Part & Parcel is a concurrent exhibition that will take place in Studio/Gallery #394 at the Northrup King Building in Minneapolis’s thriving Northeast Arts District. Featuring a diverse group of four midwestern ceramic artists, Part & Parcel brings together work ranging from vessels, to fragments, to modules, and to figurative sculpture. Participating artists are Gratia Brown, Wendy Thoreson, Lauren Tucci and Claudia Poser.
Gratia Brown loves to make things, break things, and use the resulting debris to create pieces that explore the nature of decision making, time, and intuition inherent in object making. Gratia describes her process this way:
“So fascinated have I become with the gesture of broken and discarded clay that I purposely create pieces that I hope will provide breathtaking fragments.

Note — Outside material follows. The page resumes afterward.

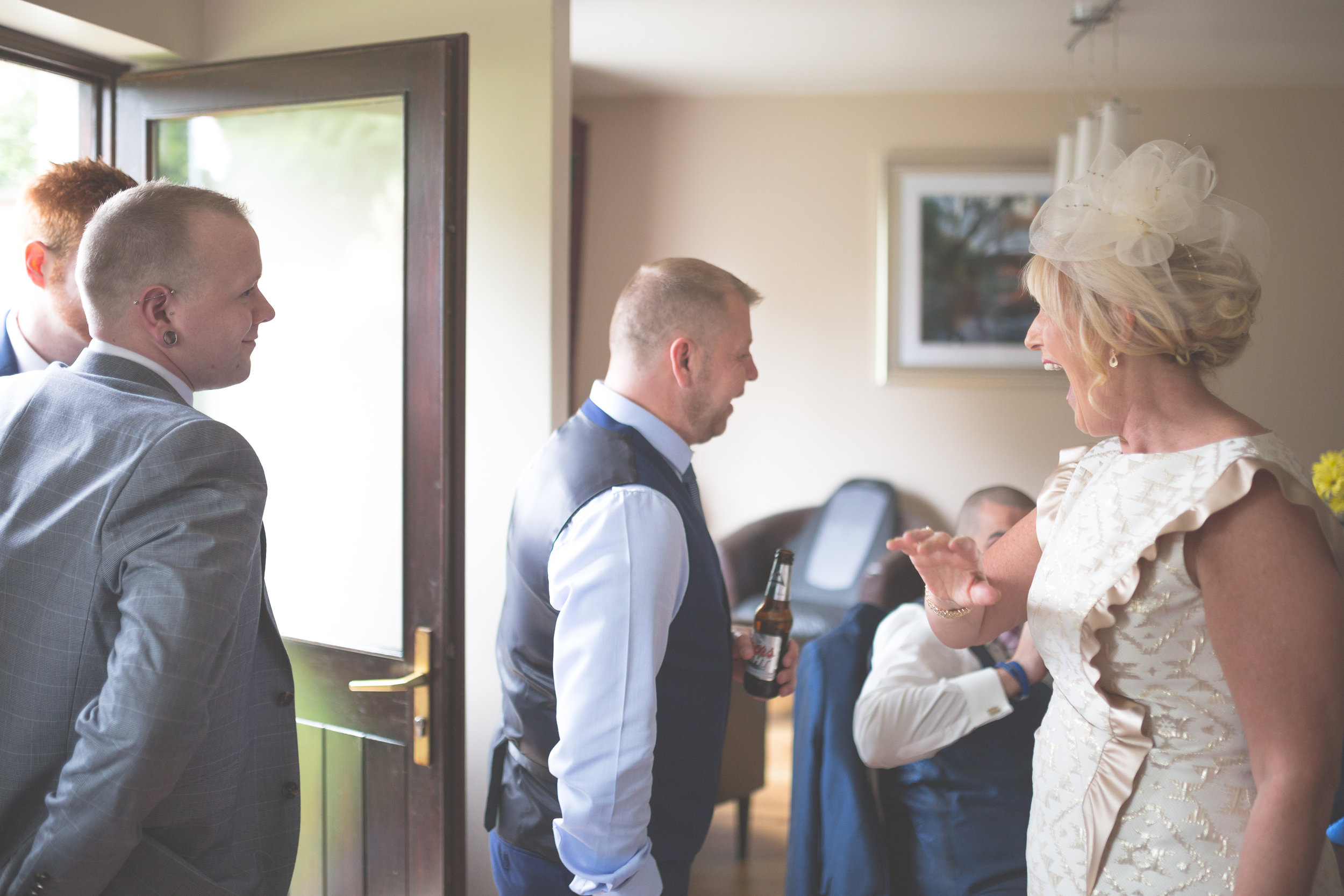 Antoinette & Stephen - Groom & Groomsmen | Brian McEwan Photography | Wedding Photographer Northern Ireland 45.jpg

I allow myself to work intuitively – forming animals, frequently doodled shapes, as well as abstract and impressionistic studies in clay, color, and line. Pieces are slammed, crushed, and embraced – fulfilling their purpose as fragment farms. This process reveals the unintentional beauty of the internal architecture of ceramic construction. Necessarily incomplete, the abruptness of jagged edges and the rhythmic caverns of broken ceramics beg to be examined, cropped, and framed with additional fragments, surface treatments, and material.
My process demands a certain amount of ambiguity as components are processed, arranged, and assembled infinite number of times. Pieces are complete when poetry is discovered in the arrangement of debris – harmonious if not beautiful, precariously balanced in space.”
She is currently an Assistant Professor of Art at Northern State University, Aberdeen, SD, where she teaches Ceramics and Design Foundations.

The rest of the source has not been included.